───── SUPPLIED PASSAGE ─────
Very nice collection man. Cheers.

But did they actually replace that bracelet in the Breitling service? :roll:


----------



## colorblind

A big watch; the cream dial looks sweet. Great review!


----------



## Hilly64

JP. said:


> Very nice collection man. Cheers.
> 
> But did they actually replace that bracelet in the Breitling service? :roll:


Yes.

Had to pay for it. Wasn't included in service price if that's what you mean....expensive service for sure hence I probably wouldn't recoup what I have shelled out if I did think of selling!

The original bracelet was just too worn to refurbish. 10 years of daily wear. did find the original a tad more comfortable than the pro III however I do prefer the looks on the newer design. Awesome bracelet for sure.


----------



## kmsick

Nice review- that watch is a beast!


----------



## JP.

kmsick said:


> Nice review- that watch is a beast!


Thanks much. |>


----------



## muhibtv

That's a very well put review.

One question though, how do you minimize scratches on the bezel?


----------



## JP.

muhibtv said:


> That's a very well put review.
> 
> One question though, how do you minimize scratches on the bezel?


Just being careful haha.

My watch was polished back to its original state in service. Thus, it looks like new again.


----------



## JP.

Three of my favorites. Still wear the Fish about 1-2 times every week. Never get tired of it.


----------



## JP.

250 grams of steel.


----------



## chillwill120

Just added this to the collection:










All I can say is wow! I paid $1,300 for this watch and just can't believe what a bargain it is! A Breitling 2000m dive watch for the price of an Oris Aquis or a mid-range Seiko! It's much more impressive in person, pics don't do it justice. This is my 2nd Breiting:


----------



## JP.

You got it for a GREAT price man. 

Yes... SteelFish is insanely good bargain.


----------



## Brent L. Miller

My first mechanical watch and the one that led to this crazy hobby. Although gone for a few years now I'd buy it again in a heartbeat if they made it in 40mm.


----------



## JP.

This wristshot turned out ok.


----------



## americanbam

I got mine a few months ago and really love it - the review was part of the decision making process.
─────
YOUR TASK: Revise the watch forum thread starting with "The original bracelet" and going on through "bracelet for sure.", putting "restore" in place of "refurbish". The lines that follow have no connection to the watch forum thread.
───── RECORDS SHOWN ─────
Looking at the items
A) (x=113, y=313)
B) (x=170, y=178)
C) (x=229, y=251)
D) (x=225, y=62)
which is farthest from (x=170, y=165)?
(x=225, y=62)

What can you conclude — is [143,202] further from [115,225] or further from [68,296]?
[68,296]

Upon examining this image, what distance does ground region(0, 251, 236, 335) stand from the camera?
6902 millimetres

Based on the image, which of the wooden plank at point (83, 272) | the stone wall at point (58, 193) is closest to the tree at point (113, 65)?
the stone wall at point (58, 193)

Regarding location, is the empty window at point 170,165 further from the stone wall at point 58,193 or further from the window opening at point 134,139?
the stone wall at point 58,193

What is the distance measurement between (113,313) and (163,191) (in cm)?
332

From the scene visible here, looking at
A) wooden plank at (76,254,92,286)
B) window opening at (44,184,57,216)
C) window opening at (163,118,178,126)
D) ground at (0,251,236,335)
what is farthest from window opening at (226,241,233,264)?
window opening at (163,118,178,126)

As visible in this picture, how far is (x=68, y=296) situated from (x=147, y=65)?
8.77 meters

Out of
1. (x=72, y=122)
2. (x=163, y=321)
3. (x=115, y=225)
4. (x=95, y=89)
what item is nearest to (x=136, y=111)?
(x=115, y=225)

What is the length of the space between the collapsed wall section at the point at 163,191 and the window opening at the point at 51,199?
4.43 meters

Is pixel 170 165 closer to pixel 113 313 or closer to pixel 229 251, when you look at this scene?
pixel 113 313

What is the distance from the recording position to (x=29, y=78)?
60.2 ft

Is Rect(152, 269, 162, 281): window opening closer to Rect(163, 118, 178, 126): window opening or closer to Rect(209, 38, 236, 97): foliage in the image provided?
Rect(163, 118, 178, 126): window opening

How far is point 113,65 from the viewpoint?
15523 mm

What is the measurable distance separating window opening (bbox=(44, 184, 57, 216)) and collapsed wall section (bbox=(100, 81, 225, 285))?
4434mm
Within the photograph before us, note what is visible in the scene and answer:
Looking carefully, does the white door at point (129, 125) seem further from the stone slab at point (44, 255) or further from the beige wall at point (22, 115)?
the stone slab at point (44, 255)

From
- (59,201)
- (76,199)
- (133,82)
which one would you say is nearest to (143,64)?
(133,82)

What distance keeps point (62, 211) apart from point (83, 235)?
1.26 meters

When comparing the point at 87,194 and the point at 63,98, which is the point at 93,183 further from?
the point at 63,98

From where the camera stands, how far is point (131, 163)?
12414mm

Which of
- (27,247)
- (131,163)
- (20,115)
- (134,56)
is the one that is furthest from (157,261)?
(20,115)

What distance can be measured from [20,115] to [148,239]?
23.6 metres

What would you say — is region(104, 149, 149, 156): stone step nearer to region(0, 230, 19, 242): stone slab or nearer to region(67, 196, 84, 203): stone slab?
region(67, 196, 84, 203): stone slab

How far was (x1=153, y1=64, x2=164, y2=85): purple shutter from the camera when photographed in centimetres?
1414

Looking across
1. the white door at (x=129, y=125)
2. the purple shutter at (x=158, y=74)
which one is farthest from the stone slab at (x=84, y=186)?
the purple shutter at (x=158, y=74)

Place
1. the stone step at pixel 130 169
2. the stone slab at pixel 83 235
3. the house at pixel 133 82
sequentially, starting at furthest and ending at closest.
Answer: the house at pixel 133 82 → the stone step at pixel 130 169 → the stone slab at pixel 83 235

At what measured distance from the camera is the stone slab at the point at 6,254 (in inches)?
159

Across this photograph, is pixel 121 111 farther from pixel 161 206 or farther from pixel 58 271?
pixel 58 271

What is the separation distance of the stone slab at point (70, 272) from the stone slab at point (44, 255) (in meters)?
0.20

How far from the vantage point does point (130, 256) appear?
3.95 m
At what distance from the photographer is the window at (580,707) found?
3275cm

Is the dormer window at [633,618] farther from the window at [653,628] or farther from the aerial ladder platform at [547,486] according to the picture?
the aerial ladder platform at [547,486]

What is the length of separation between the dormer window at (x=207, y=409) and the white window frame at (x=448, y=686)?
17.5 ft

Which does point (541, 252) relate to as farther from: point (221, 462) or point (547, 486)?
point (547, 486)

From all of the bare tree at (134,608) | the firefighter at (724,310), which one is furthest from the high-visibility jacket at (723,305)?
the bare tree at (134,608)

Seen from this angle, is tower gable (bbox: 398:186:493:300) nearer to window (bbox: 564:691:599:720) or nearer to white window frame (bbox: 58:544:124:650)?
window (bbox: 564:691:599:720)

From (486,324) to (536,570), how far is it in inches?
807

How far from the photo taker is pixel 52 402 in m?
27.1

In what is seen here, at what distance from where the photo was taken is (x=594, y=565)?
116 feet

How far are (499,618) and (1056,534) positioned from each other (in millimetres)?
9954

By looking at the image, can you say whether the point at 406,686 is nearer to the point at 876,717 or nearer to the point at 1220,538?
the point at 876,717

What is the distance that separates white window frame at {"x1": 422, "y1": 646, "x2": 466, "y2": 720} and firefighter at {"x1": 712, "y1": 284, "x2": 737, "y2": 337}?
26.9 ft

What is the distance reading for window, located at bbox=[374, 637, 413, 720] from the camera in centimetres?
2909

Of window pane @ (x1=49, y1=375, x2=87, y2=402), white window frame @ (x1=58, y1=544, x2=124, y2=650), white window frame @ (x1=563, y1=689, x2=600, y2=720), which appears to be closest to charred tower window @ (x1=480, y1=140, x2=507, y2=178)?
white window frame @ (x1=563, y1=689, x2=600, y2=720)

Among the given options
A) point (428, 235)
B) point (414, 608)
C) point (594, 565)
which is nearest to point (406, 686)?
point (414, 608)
─────
SOLUTION TO THIS EXERCISE:
The original bracelet was just too worn to restore. 10 years of daily wear. did find the original a tad more comfortable than the pro III however I do prefer the looks on the newer design. Awesome bracelet for sure.